[Spatial reasoning question data]

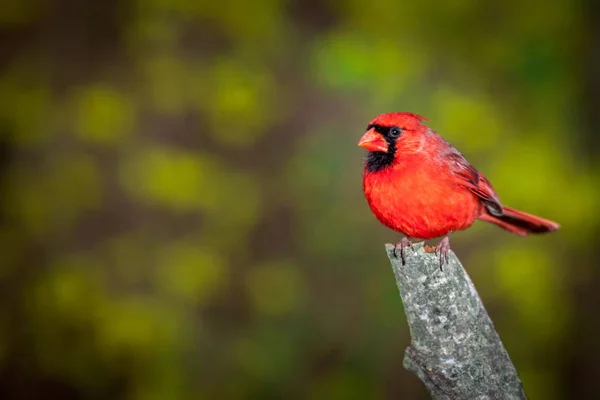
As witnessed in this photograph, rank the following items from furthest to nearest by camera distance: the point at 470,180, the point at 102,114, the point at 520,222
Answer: the point at 102,114, the point at 520,222, the point at 470,180

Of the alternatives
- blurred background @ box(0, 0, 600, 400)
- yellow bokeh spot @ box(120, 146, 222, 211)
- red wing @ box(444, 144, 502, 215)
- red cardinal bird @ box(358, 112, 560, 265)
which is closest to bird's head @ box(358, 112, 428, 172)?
red cardinal bird @ box(358, 112, 560, 265)

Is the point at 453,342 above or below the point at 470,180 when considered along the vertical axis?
below

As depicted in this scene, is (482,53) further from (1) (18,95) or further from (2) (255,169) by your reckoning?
(1) (18,95)

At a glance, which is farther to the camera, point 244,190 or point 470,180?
point 244,190

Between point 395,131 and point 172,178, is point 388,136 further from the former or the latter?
point 172,178

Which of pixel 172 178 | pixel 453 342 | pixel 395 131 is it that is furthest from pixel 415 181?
pixel 172 178

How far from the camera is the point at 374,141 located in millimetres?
1952

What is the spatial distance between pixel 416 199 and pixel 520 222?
0.65 m

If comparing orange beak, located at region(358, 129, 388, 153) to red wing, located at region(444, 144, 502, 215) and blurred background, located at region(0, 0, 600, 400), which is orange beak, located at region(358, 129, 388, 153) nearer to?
red wing, located at region(444, 144, 502, 215)

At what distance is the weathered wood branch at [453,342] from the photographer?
1.47m

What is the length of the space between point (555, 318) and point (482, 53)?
6.40ft

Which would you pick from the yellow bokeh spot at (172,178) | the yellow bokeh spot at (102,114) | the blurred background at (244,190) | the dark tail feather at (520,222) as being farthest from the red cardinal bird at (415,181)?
the yellow bokeh spot at (102,114)

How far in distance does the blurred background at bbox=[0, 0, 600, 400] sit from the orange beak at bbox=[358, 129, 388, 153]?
2.81m

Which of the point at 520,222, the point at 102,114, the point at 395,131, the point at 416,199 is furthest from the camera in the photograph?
the point at 102,114
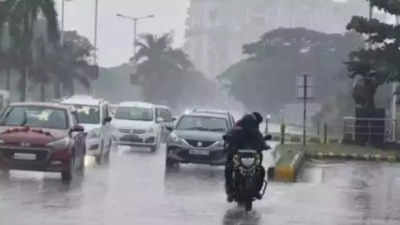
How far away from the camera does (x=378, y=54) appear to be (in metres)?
44.6

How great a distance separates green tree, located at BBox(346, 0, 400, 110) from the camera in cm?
4384

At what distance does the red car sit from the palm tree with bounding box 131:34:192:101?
104417 millimetres

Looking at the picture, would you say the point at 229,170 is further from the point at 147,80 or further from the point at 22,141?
the point at 147,80

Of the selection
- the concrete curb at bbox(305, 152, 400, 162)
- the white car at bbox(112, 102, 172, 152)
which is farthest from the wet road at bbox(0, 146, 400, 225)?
the white car at bbox(112, 102, 172, 152)

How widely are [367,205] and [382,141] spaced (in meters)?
26.0

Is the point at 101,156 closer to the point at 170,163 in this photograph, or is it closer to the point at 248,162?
the point at 170,163

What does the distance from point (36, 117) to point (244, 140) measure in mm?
6579

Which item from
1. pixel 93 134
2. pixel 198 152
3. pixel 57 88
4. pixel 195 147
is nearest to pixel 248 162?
pixel 198 152

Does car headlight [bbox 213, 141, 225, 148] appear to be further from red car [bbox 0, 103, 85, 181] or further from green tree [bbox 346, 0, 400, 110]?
green tree [bbox 346, 0, 400, 110]

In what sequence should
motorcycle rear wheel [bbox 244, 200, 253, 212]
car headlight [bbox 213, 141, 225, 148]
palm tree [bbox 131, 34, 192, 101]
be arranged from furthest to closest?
palm tree [bbox 131, 34, 192, 101], car headlight [bbox 213, 141, 225, 148], motorcycle rear wheel [bbox 244, 200, 253, 212]

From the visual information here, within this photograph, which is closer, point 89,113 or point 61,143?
point 61,143

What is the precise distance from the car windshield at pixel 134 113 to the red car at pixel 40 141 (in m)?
16.9

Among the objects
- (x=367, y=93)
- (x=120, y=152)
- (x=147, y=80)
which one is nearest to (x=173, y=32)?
(x=147, y=80)

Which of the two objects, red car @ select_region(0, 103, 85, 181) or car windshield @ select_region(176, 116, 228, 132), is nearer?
red car @ select_region(0, 103, 85, 181)
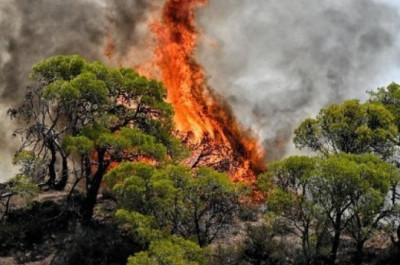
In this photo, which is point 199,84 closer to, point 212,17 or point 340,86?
point 212,17

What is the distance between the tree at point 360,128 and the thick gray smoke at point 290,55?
15043 millimetres

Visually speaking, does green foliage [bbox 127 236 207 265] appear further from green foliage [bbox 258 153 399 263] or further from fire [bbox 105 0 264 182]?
fire [bbox 105 0 264 182]

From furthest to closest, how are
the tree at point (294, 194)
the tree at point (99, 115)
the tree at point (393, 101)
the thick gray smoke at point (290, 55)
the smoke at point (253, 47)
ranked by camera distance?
the thick gray smoke at point (290, 55) → the smoke at point (253, 47) → the tree at point (393, 101) → the tree at point (99, 115) → the tree at point (294, 194)

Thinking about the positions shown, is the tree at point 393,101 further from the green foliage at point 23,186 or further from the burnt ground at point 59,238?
the green foliage at point 23,186

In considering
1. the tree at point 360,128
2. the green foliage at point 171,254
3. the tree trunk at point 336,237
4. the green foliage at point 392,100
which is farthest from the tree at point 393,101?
the green foliage at point 171,254

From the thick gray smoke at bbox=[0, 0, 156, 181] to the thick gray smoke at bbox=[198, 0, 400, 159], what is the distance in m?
9.04

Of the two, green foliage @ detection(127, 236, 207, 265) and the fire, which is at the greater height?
the fire

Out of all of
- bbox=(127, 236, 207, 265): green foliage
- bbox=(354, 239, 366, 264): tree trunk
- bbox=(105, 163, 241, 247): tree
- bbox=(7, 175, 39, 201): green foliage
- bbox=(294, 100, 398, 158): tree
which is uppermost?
bbox=(294, 100, 398, 158): tree

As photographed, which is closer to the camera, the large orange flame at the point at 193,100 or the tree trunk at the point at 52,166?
the tree trunk at the point at 52,166

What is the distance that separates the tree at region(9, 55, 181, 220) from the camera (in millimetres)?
37781

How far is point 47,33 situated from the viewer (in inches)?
2224

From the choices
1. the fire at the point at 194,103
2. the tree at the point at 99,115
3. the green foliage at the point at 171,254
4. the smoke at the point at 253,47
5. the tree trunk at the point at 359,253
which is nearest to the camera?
the green foliage at the point at 171,254

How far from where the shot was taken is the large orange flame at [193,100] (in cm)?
5391

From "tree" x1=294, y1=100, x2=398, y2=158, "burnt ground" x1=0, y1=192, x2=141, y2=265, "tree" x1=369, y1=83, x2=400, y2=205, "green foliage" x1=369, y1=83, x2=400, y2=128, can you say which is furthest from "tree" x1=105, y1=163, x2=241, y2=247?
"green foliage" x1=369, y1=83, x2=400, y2=128
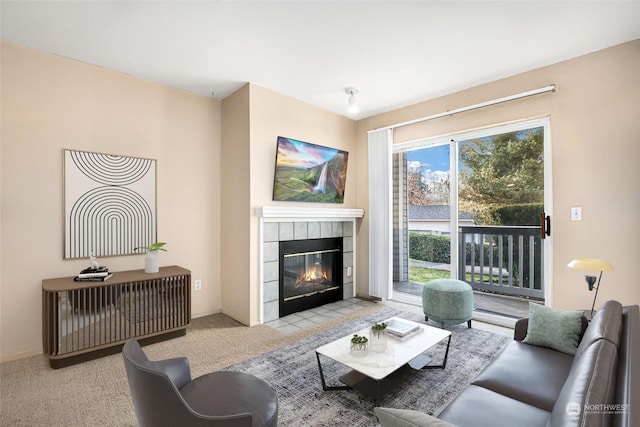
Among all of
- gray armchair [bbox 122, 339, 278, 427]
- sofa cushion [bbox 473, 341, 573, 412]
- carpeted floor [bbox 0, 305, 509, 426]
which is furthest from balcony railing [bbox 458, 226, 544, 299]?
gray armchair [bbox 122, 339, 278, 427]

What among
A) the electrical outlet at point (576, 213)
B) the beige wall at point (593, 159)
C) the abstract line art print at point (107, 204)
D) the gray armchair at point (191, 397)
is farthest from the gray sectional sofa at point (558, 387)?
the abstract line art print at point (107, 204)

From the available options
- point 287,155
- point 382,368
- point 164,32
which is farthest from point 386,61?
point 382,368

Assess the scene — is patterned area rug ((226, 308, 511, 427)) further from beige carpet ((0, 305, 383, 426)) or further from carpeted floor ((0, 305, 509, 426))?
beige carpet ((0, 305, 383, 426))

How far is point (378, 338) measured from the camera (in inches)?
84.1

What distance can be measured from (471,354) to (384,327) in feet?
3.58

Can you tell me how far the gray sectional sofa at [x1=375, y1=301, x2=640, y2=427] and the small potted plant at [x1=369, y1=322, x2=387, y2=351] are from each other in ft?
2.02

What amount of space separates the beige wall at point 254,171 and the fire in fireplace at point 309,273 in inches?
17.0

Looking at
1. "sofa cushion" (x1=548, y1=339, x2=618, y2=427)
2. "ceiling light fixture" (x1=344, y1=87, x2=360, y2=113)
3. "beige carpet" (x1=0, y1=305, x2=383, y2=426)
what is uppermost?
"ceiling light fixture" (x1=344, y1=87, x2=360, y2=113)

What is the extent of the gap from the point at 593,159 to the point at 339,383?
2989mm

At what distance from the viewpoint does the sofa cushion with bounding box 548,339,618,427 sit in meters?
0.76

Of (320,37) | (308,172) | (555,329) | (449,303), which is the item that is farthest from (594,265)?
(308,172)

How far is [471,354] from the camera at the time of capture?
8.77ft

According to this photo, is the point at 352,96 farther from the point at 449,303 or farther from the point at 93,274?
the point at 93,274

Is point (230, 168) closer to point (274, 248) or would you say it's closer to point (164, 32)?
point (274, 248)
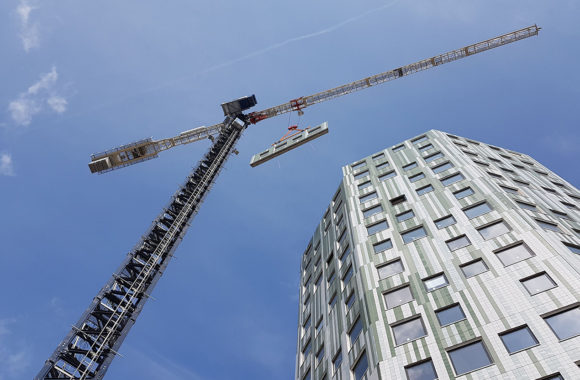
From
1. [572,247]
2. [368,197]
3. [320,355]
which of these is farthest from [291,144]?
[572,247]

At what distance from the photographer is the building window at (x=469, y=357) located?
20.1m

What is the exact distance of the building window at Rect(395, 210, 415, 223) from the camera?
3494cm

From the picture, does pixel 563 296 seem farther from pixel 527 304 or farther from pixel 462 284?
pixel 462 284

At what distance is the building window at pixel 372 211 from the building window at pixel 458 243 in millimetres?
9500

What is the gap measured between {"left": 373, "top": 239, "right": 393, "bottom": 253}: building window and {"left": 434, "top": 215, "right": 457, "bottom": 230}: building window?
388 centimetres

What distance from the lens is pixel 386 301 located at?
27.2 m

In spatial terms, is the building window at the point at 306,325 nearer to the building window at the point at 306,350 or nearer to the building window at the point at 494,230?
the building window at the point at 306,350

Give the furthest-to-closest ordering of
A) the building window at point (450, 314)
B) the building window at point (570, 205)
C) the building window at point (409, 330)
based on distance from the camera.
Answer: the building window at point (570, 205) < the building window at point (409, 330) < the building window at point (450, 314)

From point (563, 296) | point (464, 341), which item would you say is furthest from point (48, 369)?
point (563, 296)

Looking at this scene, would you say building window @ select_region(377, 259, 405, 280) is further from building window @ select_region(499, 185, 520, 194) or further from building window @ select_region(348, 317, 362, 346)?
building window @ select_region(499, 185, 520, 194)

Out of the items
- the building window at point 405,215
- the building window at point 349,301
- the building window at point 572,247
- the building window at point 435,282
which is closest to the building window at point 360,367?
the building window at point 349,301

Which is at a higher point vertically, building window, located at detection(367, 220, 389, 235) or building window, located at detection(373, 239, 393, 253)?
building window, located at detection(367, 220, 389, 235)

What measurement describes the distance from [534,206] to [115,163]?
158 ft

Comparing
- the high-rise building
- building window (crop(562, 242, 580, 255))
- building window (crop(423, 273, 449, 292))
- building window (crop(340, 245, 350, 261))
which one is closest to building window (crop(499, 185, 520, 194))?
the high-rise building
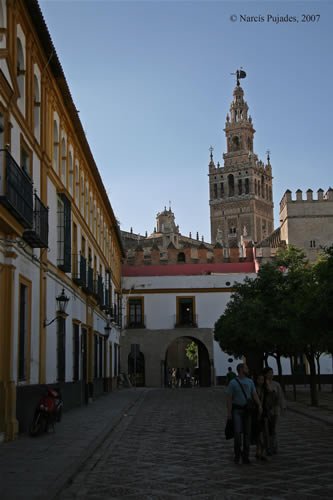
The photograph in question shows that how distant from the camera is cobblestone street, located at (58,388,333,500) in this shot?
8594 mm

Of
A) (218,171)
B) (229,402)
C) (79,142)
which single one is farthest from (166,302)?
(218,171)

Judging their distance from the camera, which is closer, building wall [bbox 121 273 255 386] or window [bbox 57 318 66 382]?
window [bbox 57 318 66 382]

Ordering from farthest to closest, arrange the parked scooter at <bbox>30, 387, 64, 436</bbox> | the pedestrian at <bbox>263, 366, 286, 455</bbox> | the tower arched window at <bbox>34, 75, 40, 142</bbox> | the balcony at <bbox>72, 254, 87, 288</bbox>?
1. the balcony at <bbox>72, 254, 87, 288</bbox>
2. the tower arched window at <bbox>34, 75, 40, 142</bbox>
3. the parked scooter at <bbox>30, 387, 64, 436</bbox>
4. the pedestrian at <bbox>263, 366, 286, 455</bbox>

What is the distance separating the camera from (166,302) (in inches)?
1966

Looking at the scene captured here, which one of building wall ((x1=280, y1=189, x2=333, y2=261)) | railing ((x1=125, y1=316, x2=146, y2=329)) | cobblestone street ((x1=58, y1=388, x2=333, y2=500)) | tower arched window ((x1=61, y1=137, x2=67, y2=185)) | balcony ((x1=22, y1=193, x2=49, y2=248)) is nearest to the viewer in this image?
cobblestone street ((x1=58, y1=388, x2=333, y2=500))

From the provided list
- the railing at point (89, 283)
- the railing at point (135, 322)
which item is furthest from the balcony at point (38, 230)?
the railing at point (135, 322)

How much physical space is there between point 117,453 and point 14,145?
6.22 m

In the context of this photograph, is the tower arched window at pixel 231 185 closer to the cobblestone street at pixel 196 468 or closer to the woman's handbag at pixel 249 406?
the cobblestone street at pixel 196 468

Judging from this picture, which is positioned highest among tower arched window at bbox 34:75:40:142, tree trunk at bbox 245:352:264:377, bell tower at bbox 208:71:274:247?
bell tower at bbox 208:71:274:247

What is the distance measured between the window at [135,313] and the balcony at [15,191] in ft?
117

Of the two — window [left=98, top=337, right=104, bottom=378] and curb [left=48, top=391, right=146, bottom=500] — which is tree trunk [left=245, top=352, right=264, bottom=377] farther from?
curb [left=48, top=391, right=146, bottom=500]

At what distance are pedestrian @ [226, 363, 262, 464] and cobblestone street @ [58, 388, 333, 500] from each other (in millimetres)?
283

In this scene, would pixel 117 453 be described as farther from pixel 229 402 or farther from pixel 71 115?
pixel 71 115

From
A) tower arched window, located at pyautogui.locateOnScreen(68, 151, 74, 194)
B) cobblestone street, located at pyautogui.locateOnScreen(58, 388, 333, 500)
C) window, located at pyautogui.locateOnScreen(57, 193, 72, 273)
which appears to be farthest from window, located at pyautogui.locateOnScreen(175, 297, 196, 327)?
cobblestone street, located at pyautogui.locateOnScreen(58, 388, 333, 500)
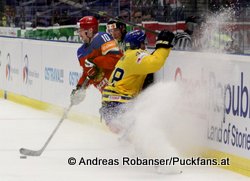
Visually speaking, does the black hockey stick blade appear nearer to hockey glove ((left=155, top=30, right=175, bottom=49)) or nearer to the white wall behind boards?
hockey glove ((left=155, top=30, right=175, bottom=49))

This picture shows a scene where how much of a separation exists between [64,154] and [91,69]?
965 mm

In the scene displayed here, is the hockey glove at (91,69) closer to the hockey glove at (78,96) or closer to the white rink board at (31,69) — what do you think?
the hockey glove at (78,96)

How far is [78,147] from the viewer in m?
9.16

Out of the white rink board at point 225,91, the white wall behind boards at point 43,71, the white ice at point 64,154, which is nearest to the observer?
the white ice at point 64,154

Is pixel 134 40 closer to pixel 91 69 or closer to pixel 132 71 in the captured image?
pixel 132 71

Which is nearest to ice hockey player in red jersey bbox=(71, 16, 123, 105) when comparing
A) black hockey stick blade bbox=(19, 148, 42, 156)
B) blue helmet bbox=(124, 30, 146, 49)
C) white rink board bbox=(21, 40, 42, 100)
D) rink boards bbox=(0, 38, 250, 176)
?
rink boards bbox=(0, 38, 250, 176)

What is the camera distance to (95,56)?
29.3 feet

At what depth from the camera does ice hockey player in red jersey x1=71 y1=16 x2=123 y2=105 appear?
28.9ft

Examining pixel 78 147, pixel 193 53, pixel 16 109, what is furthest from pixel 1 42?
pixel 193 53

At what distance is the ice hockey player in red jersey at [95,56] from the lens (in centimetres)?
881

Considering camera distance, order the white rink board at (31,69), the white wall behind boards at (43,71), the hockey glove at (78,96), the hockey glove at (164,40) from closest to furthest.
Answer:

- **What to work on**
Do not copy pictures. Restate exactly the lines from the one containing "In this scene, would" through the last line of the records.

- **Solution**
In this scene, would pixel 117 453 be described as farther from pixel 229 402 or farther from pixel 71 115?
pixel 71 115

From
A) tower arched window, located at pyautogui.locateOnScreen(68, 151, 74, 194)
B) cobblestone street, located at pyautogui.locateOnScreen(58, 388, 333, 500)
C) window, located at pyautogui.locateOnScreen(57, 193, 72, 273)
which appears to be farthest from window, located at pyautogui.locateOnScreen(175, 297, 196, 327)?
cobblestone street, located at pyautogui.locateOnScreen(58, 388, 333, 500)
Visually speaking, does the black hockey stick blade appear nearer to hockey glove ((left=155, top=30, right=175, bottom=49)) or nearer to the white wall behind boards?
hockey glove ((left=155, top=30, right=175, bottom=49))

This picture shows a scene where how much of a separation exists between [64,154] and [91,69]?
965 mm

In the scene displayed here, is the hockey glove at (91,69) closer to the hockey glove at (78,96) or closer to the white rink board at (31,69) — what do you think?
the hockey glove at (78,96)

How far is [78,147] from the viewer in m?
9.16

Out of the white rink board at point 225,91, the white wall behind boards at point 43,71, the white ice at point 64,154, which is nearest to the observer?
the white ice at point 64,154

Is pixel 134 40 closer to pixel 91 69 or closer to pixel 132 71 in the captured image?
pixel 132 71

Which is nearest to ice hockey player in red jersey bbox=(71, 16, 123, 105) when comparing
A) black hockey stick blade bbox=(19, 148, 42, 156)
B) blue helmet bbox=(124, 30, 146, 49)
C) white rink board bbox=(21, 40, 42, 100)
D) rink boards bbox=(0, 38, 250, 176)
?
rink boards bbox=(0, 38, 250, 176)

What is the camera distance to (95,56)?
29.3 feet

At what depth from the camera does ice hockey player in red jersey x1=71 y1=16 x2=123 y2=105 appear?
28.9ft

Examining pixel 78 147, pixel 193 53, pixel 16 109, what is furthest from pixel 1 42?
pixel 193 53

At what distance is the ice hockey player in red jersey at [95,56] from the lens (in centimetres)?
881

Considering camera distance, order the white rink board at (31,69), the white wall behind boards at (43,71), the hockey glove at (78,96), the hockey glove at (164,40) from closest to furthest.
Answer:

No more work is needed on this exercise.